- **Exercise instructions**:
1 – In the passage on stem cell regulation, write out the part that opens with the words "The judge noted" and closes with "of the FDA.", swapping "fat" for "adipose tissue".
2 – According to the passage on stem cell regulation, when is FDA oversight of stem cell clinics supposed to ramp up?

In the fall of 2019, an exhaustive report by Pew Charitable Trusts reported a broad consensus among experts from the legal, scientific, clinical, bioethics, and advocacy fields endorsing the FDA framework for regulating the field of regenerative medicine, which includes stem cell therapies and other treatments intended to repair or replace damaged, diseased, or dysfunctional cells, tissues, and organs.

But many experts interviewed for the Pew report expressed concern that the FDA lacked both the funding and the staffing necessary to oversee stem cell clinics, which is supposed to ramp up in November 2020.

The 21st Century Cures Act, for example, includes provisions for the FDA to attract more personnel experienced in regenerative medicine, but it didn’t provide additional funding for doing that. Without hiring more FDA experts trained in the stem cell sciences and deploying them effectively, it will be difficult to protect patients from bogus clinics and cures.

We must do more to guard against charlatan clinics and unethical doctors. Not only are they harming the patients they profess to serve, but they are also undermining public support for — and confidence in —tested, reviewed, and approved procedures and therapies that, when successful, may transform or eliminate maladies that plague millions on this planet.

Small steps forward

Many legitimate researchers and clinicians are now working to show how approved therapies can be effectively and safely used in humans. A federal district court judge, Ursula Ungaro, gave that good science a win last June by ruling in favor of the FDA in a lawsuit against a Florida-based stem cell company whose treatments have been alleged to cause blindness in several patients. The decision was considered a major victory by the government in its fight to police the industry.

The judge noted that in the procedure before the court — extracting stem cells from fat and then preparing them to be returned to the patient — so much processing is required that the product is legally a “drug,” and therefore falls under the full jurisdiction and regulatory power of the FDA.

The ruling gives the FDA authority to define certain kinds of stem cell products as drug products, which brings them under the umbrella of other FDA rules. If the case isn’t overturned on appeal, the FDA can stop hundreds of clinics from using what amounts to unapproved drugs.

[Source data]
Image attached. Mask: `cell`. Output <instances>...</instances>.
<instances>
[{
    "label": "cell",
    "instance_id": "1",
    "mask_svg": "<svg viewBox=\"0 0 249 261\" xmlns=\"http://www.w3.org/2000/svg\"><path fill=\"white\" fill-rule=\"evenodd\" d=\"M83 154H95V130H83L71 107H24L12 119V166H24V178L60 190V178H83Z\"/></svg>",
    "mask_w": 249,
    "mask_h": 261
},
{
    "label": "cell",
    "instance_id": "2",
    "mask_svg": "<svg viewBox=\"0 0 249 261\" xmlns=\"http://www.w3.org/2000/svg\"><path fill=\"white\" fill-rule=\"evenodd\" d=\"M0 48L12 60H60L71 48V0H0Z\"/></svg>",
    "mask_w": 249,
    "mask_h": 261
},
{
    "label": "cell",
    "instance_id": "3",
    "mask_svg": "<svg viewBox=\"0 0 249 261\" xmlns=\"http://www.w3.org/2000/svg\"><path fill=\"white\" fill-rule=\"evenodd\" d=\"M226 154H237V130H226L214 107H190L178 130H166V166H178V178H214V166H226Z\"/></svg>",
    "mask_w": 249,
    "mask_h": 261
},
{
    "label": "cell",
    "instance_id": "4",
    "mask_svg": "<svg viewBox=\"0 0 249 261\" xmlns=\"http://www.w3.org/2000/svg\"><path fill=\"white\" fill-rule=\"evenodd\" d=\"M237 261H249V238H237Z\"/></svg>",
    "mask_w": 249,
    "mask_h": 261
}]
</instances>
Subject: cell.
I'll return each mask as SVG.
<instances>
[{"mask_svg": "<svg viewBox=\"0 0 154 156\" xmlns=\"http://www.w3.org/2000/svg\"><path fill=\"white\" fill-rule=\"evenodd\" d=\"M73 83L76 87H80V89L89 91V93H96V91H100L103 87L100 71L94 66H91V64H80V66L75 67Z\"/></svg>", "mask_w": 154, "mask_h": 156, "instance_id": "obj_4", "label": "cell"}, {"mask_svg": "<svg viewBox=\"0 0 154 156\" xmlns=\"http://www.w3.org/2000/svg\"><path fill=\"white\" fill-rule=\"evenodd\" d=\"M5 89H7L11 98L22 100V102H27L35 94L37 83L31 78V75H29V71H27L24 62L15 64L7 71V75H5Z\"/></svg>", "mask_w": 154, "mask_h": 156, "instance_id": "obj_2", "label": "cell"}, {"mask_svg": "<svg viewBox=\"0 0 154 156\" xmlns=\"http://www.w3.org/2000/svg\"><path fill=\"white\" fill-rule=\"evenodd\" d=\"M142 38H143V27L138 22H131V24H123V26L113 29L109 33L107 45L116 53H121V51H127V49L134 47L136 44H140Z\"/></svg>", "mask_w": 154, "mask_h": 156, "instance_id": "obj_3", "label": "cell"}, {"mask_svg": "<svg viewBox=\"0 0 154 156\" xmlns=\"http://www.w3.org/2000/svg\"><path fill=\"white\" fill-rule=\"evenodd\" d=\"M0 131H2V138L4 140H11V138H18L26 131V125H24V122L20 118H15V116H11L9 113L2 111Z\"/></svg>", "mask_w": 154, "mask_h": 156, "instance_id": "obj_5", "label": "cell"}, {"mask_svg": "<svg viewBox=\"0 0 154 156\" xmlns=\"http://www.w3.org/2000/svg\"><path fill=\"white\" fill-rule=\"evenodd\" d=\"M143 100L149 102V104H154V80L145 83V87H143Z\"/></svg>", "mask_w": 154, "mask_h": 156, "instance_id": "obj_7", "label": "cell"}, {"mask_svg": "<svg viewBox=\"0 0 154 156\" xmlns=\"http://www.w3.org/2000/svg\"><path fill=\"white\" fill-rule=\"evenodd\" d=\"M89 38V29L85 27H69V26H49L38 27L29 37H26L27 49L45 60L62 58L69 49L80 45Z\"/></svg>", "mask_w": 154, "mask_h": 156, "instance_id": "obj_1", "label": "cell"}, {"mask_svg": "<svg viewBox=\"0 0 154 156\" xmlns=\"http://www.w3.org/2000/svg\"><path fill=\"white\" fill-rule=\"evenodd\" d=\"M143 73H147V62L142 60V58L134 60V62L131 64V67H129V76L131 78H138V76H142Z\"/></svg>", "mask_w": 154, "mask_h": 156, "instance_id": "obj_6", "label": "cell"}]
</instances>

- **Answers in order**:
1 –
The judge noted that in the procedure before the court — extracting stem cells from adipose tissue and then preparing them to be returned to the patient — so much processing is required that the product is legally a “drug,” and therefore falls under the full jurisdiction and regulatory power of the FDA.

2 – In November 2020.